Once done, you will get four files to copy on the XO and if you don’t, you can also download this pre-compiled package. These files shall be put all together somewhere, for instance “/opt/redstore”. Note that all the data redstore needs will be put into that same directory. In plus of these 4 files, you’ll need a wrapper script and an init scripts. Both are available on the source code repository.
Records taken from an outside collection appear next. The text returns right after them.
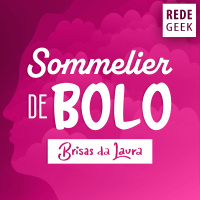 BRISAS DA LAURA - Sommelier de bolo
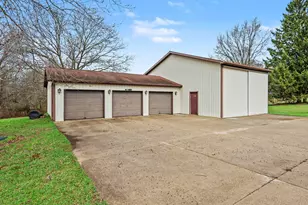 1216 10th St, Martin, MI 49070 - Photo 19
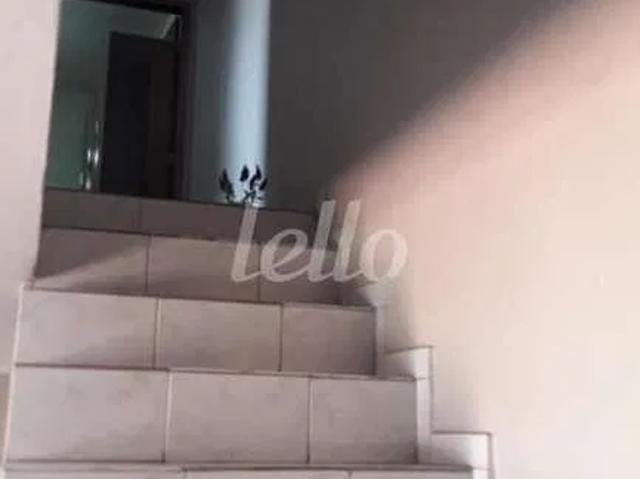 Casa / Sobrado para Venda em São Paulo/SP Vila Nair 4 Quartos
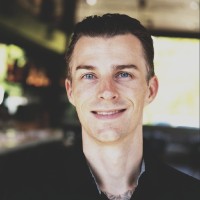 North Italia Employee Dan Schafrik's profile photo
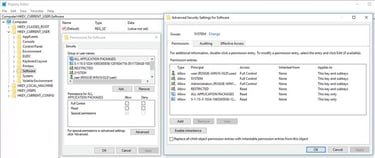 Privilege Escalation on Windows (With Examples)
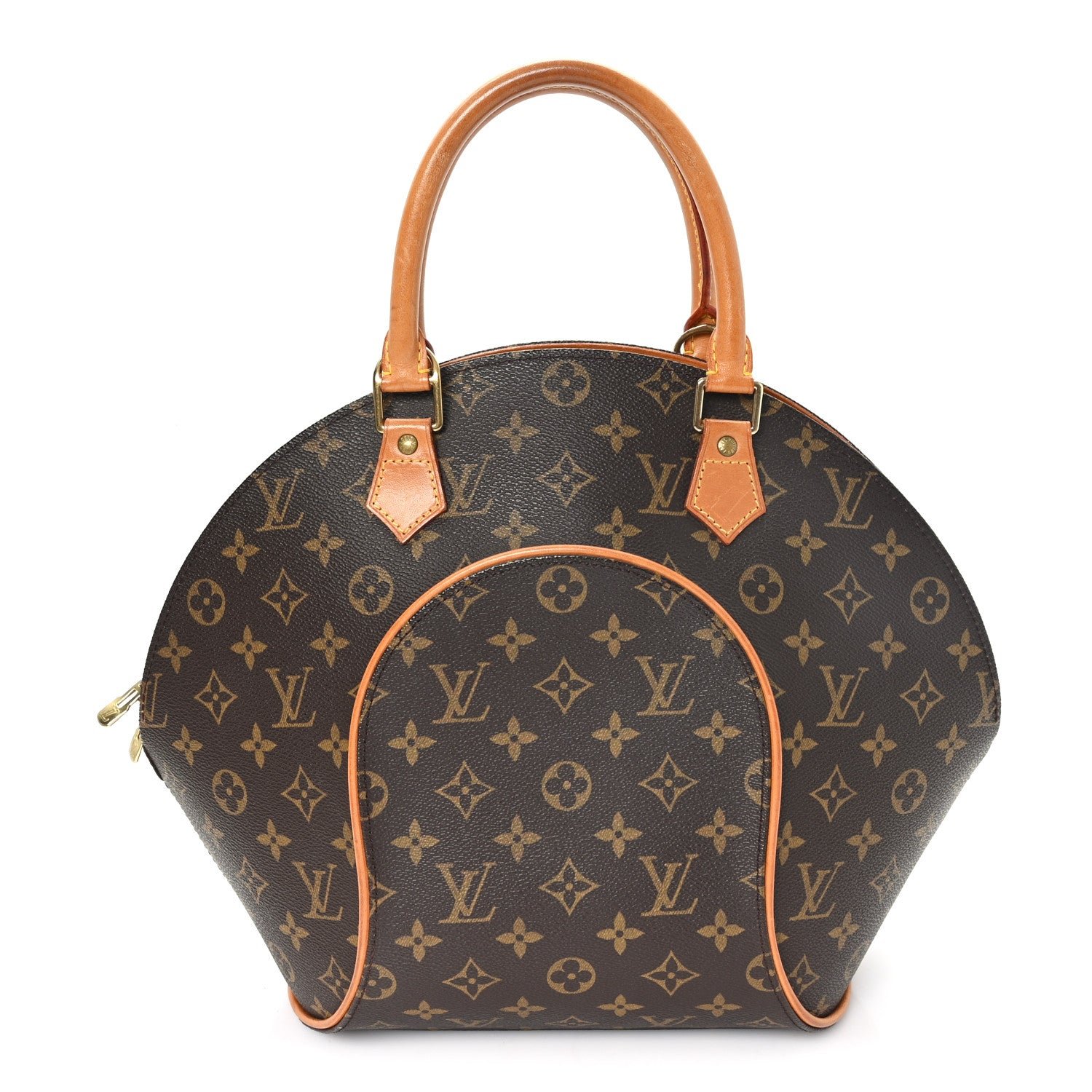 Louis Vuitton Monogram Ellipse MM
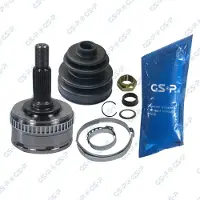 GSP Gelenksatz 835001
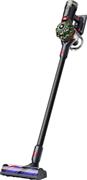 Dyson V8 Cyclone Army Επαναφορτιζόμενη Σκούπα 2 σε 1 Stick & Χειρός Green/Black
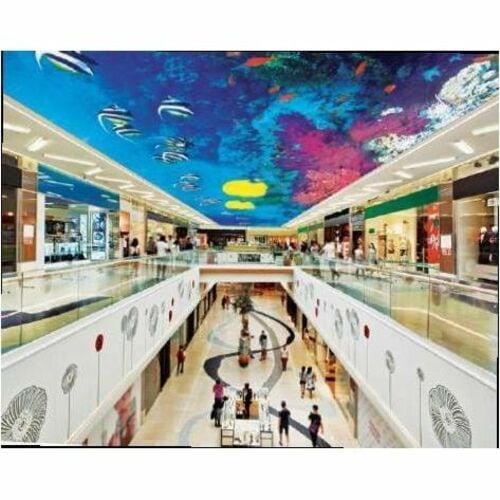 Boîtier LED Samsung, pas de pixel de 1,5 mm, IF015H-E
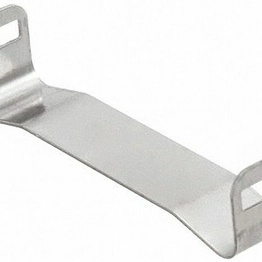 TDK B66232A2010X000 image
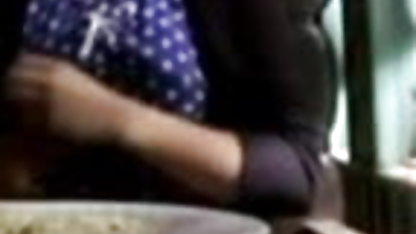 तट पर हिंदी हिंदी फिल्म सेक्सी फोटो सत्र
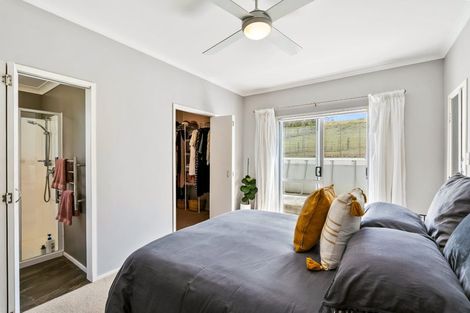 Photo of property in 89 Vinegar Hill Road, Kauri, Kamo, 0185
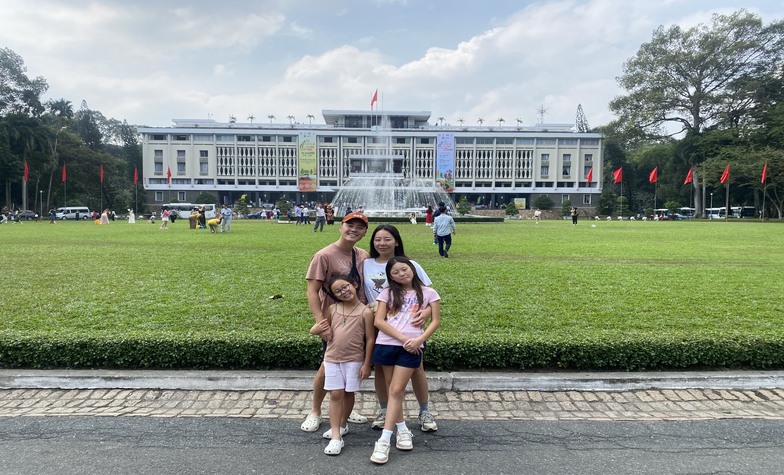 Traveling to Vietnam in February: Weather and What to Know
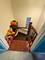 1250 W 115th, Chicago, IL 60643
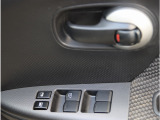 ☆★陸送費補助キャンペーン★☆ せっかくお気に入りの車が見つかったのに、遠方で取りに行けない、陸送費が高くて諦めている…。なんて方も今なら陸送費を割引価格でご提供中!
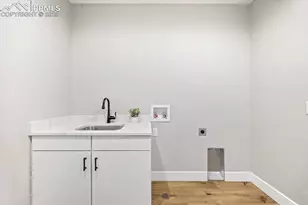 16631 Early Lgt Dr, Colorado Springs, CO 80908 - Photo 19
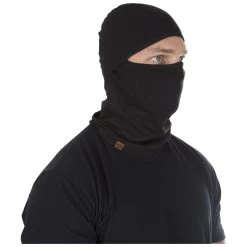 5.11 Balaclava -Military And Outdoor Equipment hw842 blk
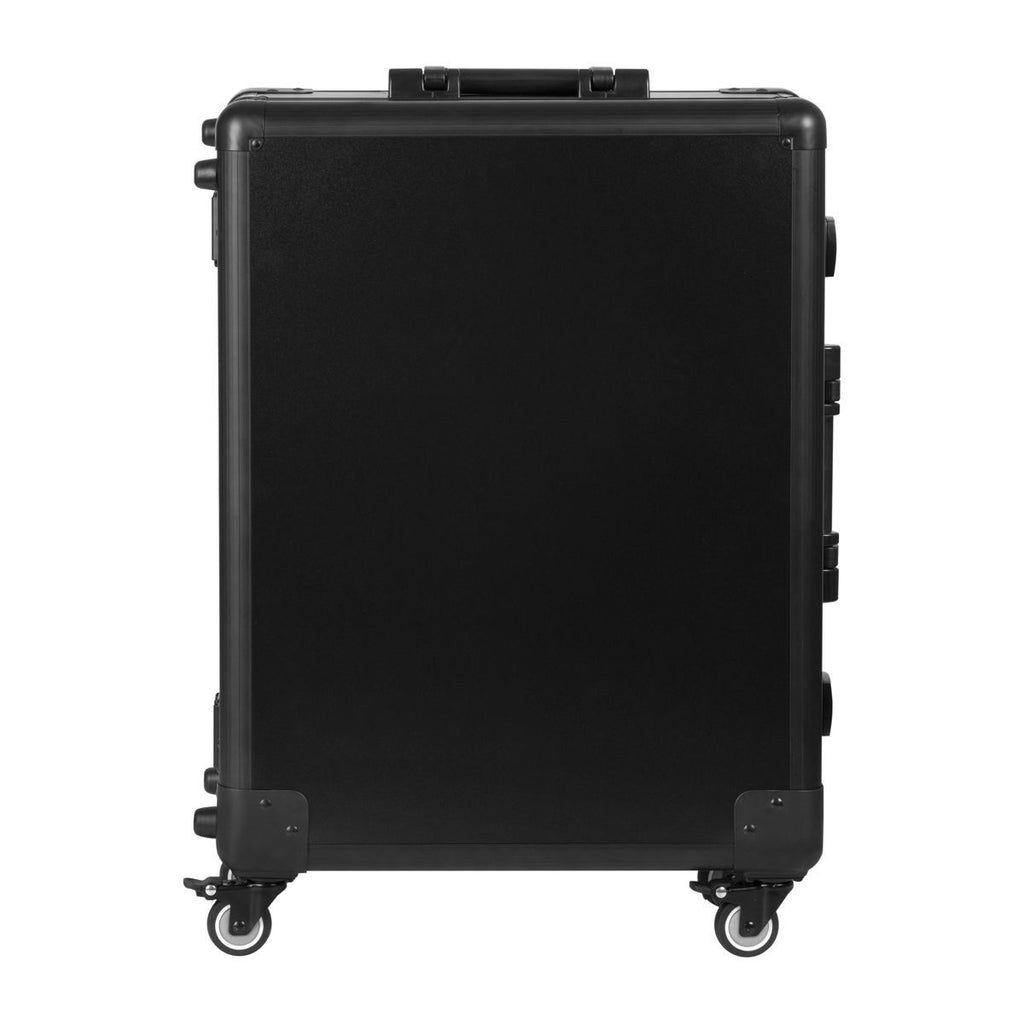 CASE mobil STAND T-27 svart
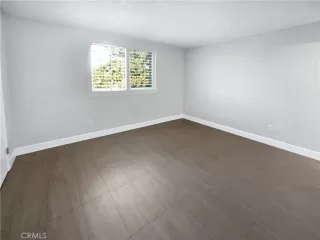 Photo #4: CV25022123 Listing 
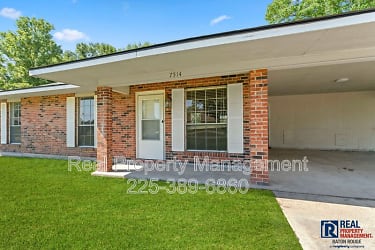 7514 Kings HIll Ave. - undefined, undefined
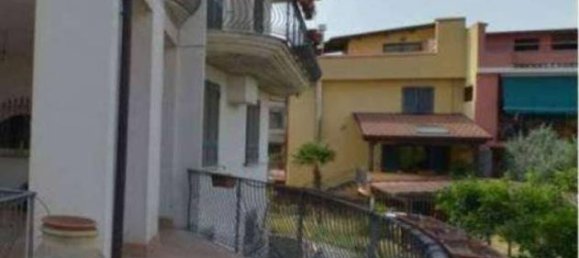 5 rooms Villa in San Vitaliano, Italy No. 20644 2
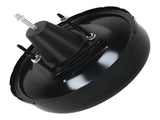 Black Power Brake Booster fit for Toyota Tundra Extended Cab 2004-2006 4.7L V8 15936563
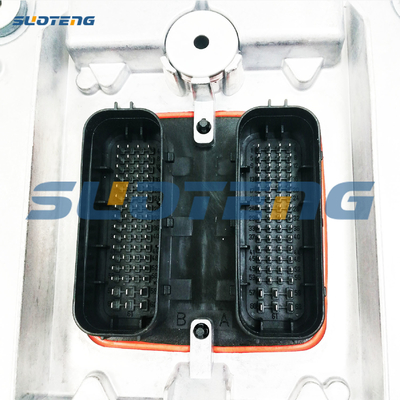 21300122 इंजन नियंत्रक ECU ECM EC480 EC480D खुदाई मशीन के लिए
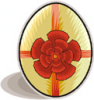image  Foods Eggs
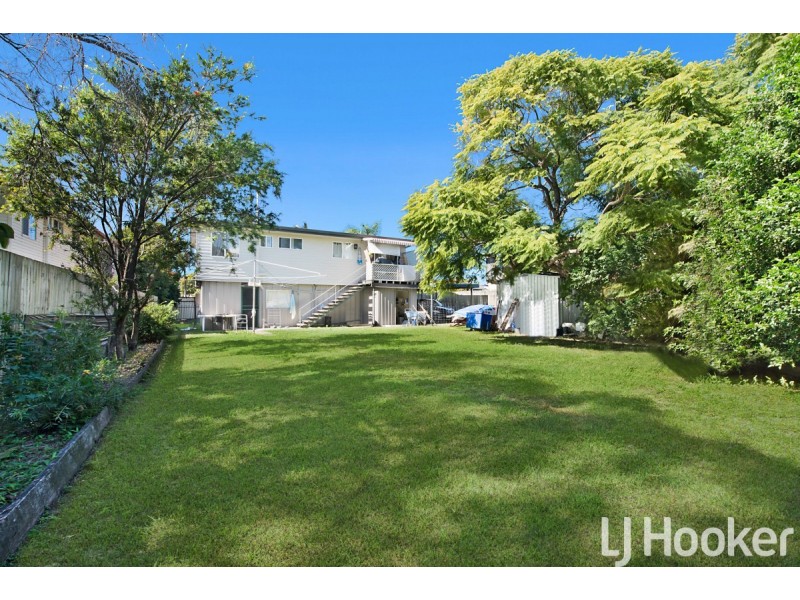 11 McCosker Street, Kippa-ring QLD 4021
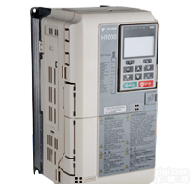 CIMR-HB4A0018<em>变频器</em>价格，安川H1000<em>系列</em><em>变频器</em>说明书
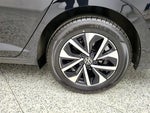 2025 Jetta Thumbnail 9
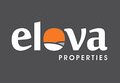 Elova Properties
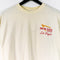 1998 In N Out Burger Las Vegas 50 Year Anniversary T-Shirt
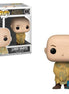 Funko Lord Varys 68 - ÑoñolandCR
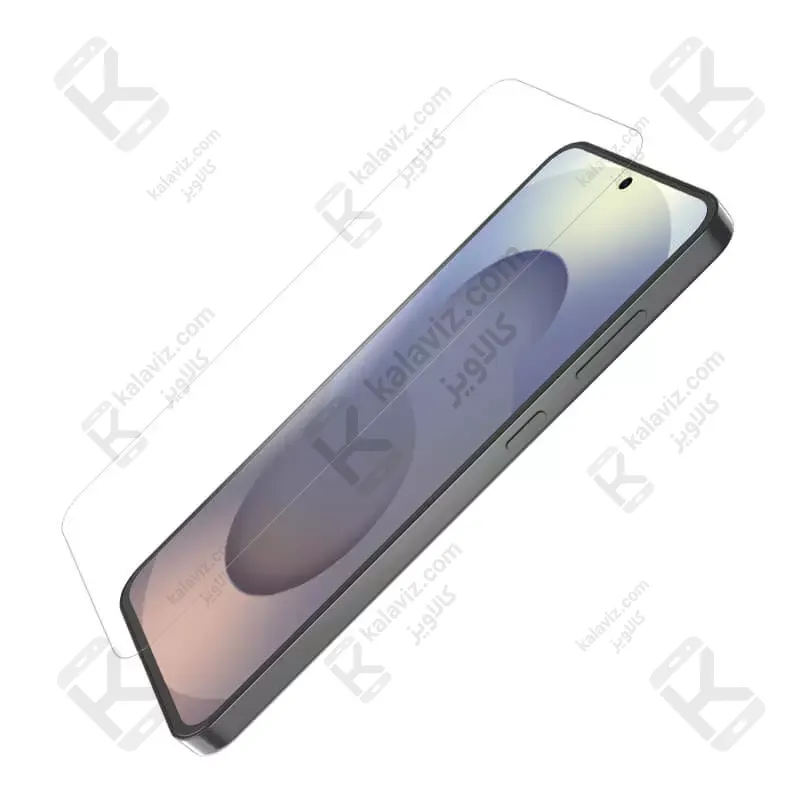 گلس نیلکین H+Pro سامسونگ S26 Fe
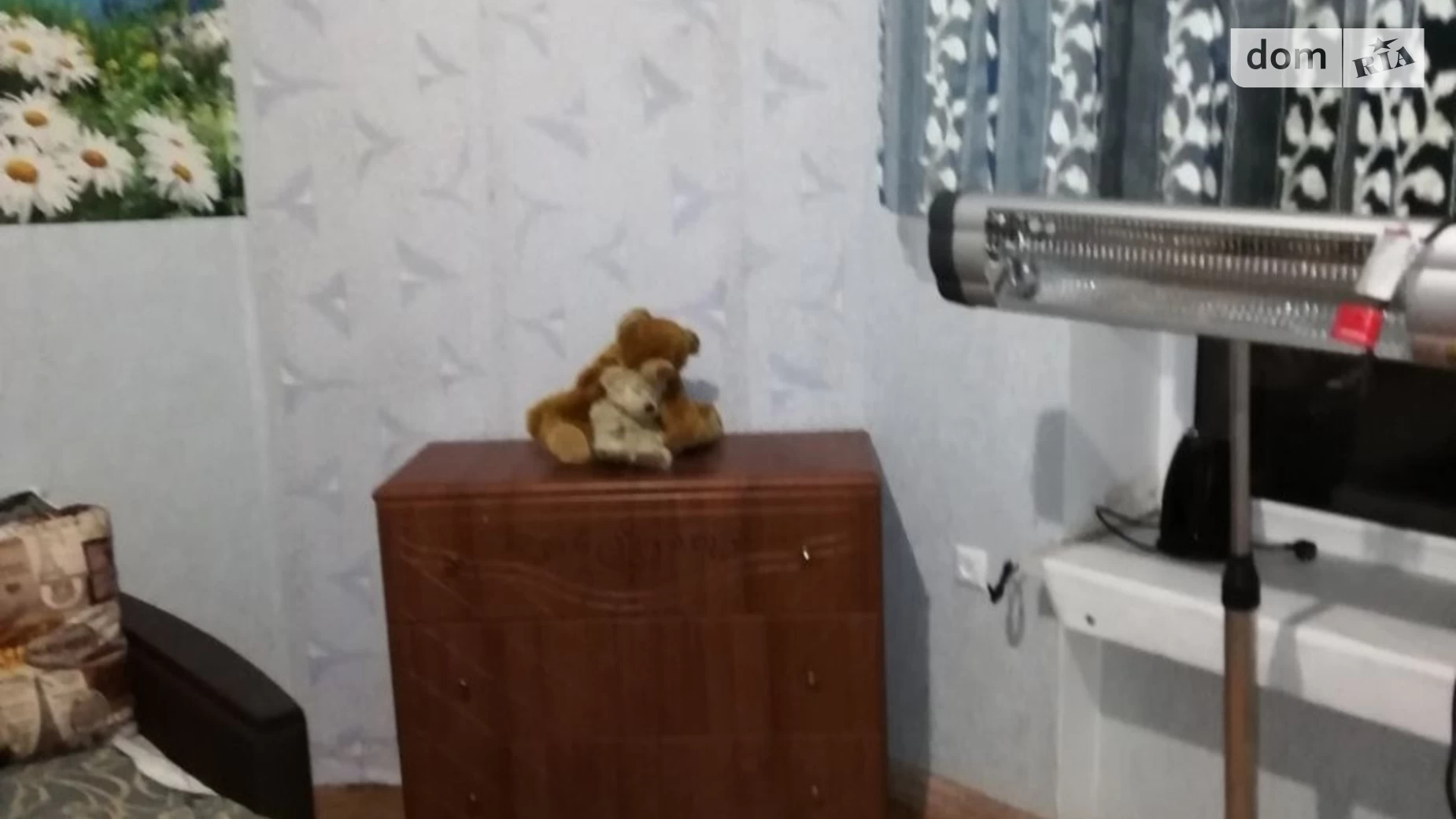 Продается комната 18 кв. м в Одессе, цена: 11500 $ - фото 4
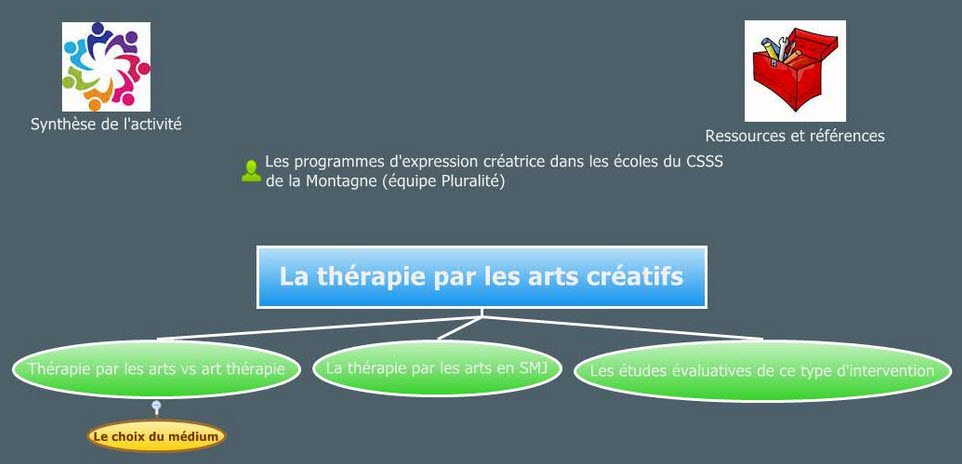 image_fiche-synthese-4.jpg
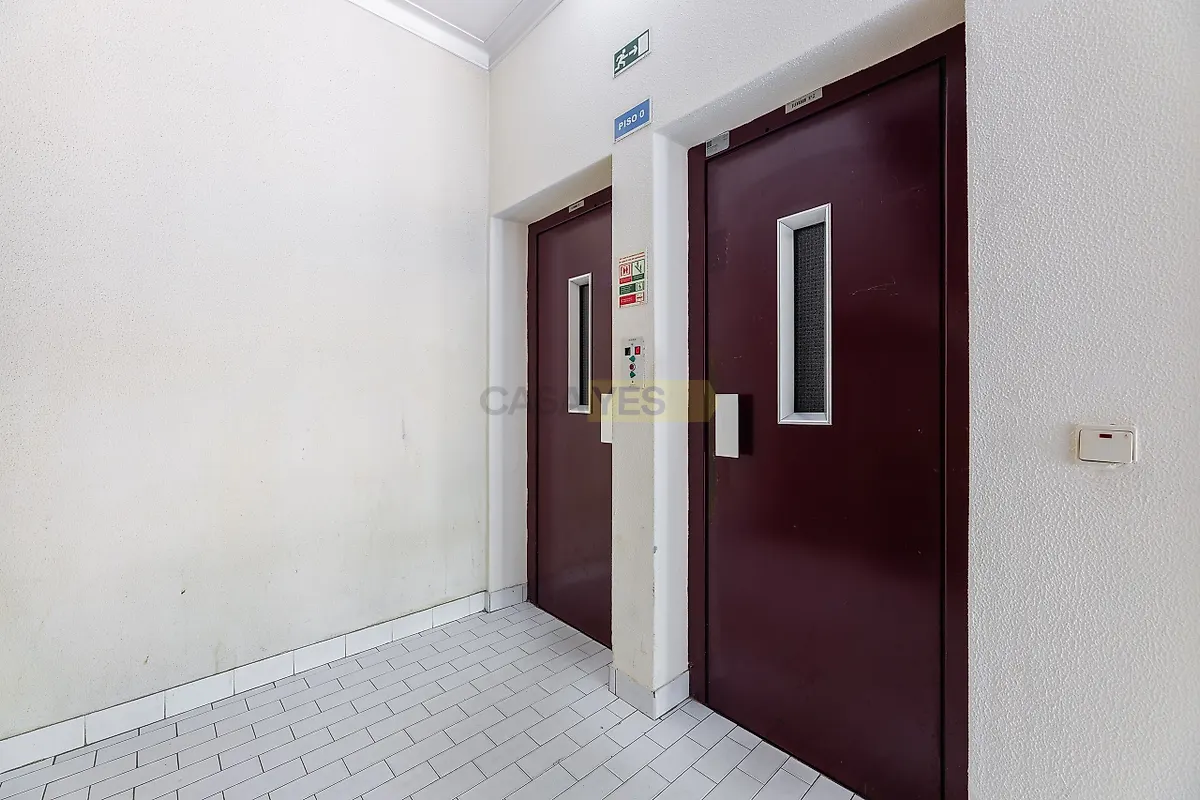 Apartamento T2 à venda em São Vicente, Braga — foto 7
So, here what to do on the XO, as root (replacing “cgueret@192.168.1.105″ by the login/IP accurate for you) :

mkdir /opt/redstore scp cgueret@192.168.1.105:/tmp/xo/libraptor2.so.0 . scp cgueret@192.168.1.105:/tmp/xo/librasqal.so.2 . scp cgueret@192.168.1.105:/tmp/xo/librdf.so.0 . scp cgueret@192.168.1.105:/tmp/xo/restored . wget –no-check-certificate https://github.com/cgueret/SemanticXO/raw/master/wrapper.sh chmod +x wrapper.sh cd /etc/init.d wget –no-check-certificate https://github.com/cgueret/SemanticXO/raw/master/redstoredaemon chmod +x redstoredaemon chkconfig –add redstoredaemon

Then you can reboot your XO and enjoy the triplestore through its http frontend, available on the port 8080 :)

Loading some triples

Now that the triple store is running, it’s time to add some triples. The SP2Bench benchmark comes with a tool (sp2b_gen) to generate any number of triples. To begin with, you can generate 50000 triples. That should be about of the maximum amount of triples an XO will have to deal with later on when the activities will store data in it. Here is what to do, with “192.168.1.104″ being the IP of the XO:

sp2b_gen -t 50000 rapper -i guess -o rdfxml sp2b.n3 > sp2b.rdf curl -T sp2b.rdf ‘http://192.168.1.104:8080/data/http://example.com/data’

It takes about 43 minutes to upload these 50k triples which gives an average of 53 milliseconds per triple or 19 triples per second. That’s not fast but should be enough to have an API allowing to store a bunch triples with an acceptable response time. The data takes 4Mo of disk space on the XO for an initial RDF file of about 9.8Mo.

Issue some queries

The SP2Bench benchmark comes with a generator for the triples and a set of 17 SPARQL queries expressed over this data. The queries are of changing complexity in order to benchmark different triple stores. Unfortunately, 9 of them where to complex for RedStore on the XO, with these 50k triples. These queries where not solved, even after being executed over a full night! The 8 remaining queries are solved without much problems, as long as you have enough time to wait for the answer:

Query file Execution time
q1.sparql 14229.4 ms
q2.sparql 44189.2 ms
q3a.sparql 21506.8 ms
q3b.sparql 19498.4 ms
q3c.sparql 19663.9 ms
q10.sparql 3940.6 ms
q11.sparql 4685.2 ms
q12c.sparql 3539.6 ms

The queries have been executed using the “sparql-query” command line client that way:

cat q2.sparql sparql-query http://192.168.1.104:8080/sparql -t -p -n

The long delay can sounds as a bad news but it must be noted that this was with 50k triples and with queries designed to be tricky in order to test triple store capabilities. Considering a normal usage with fewer triples and more standard queries, we can expect things to go better.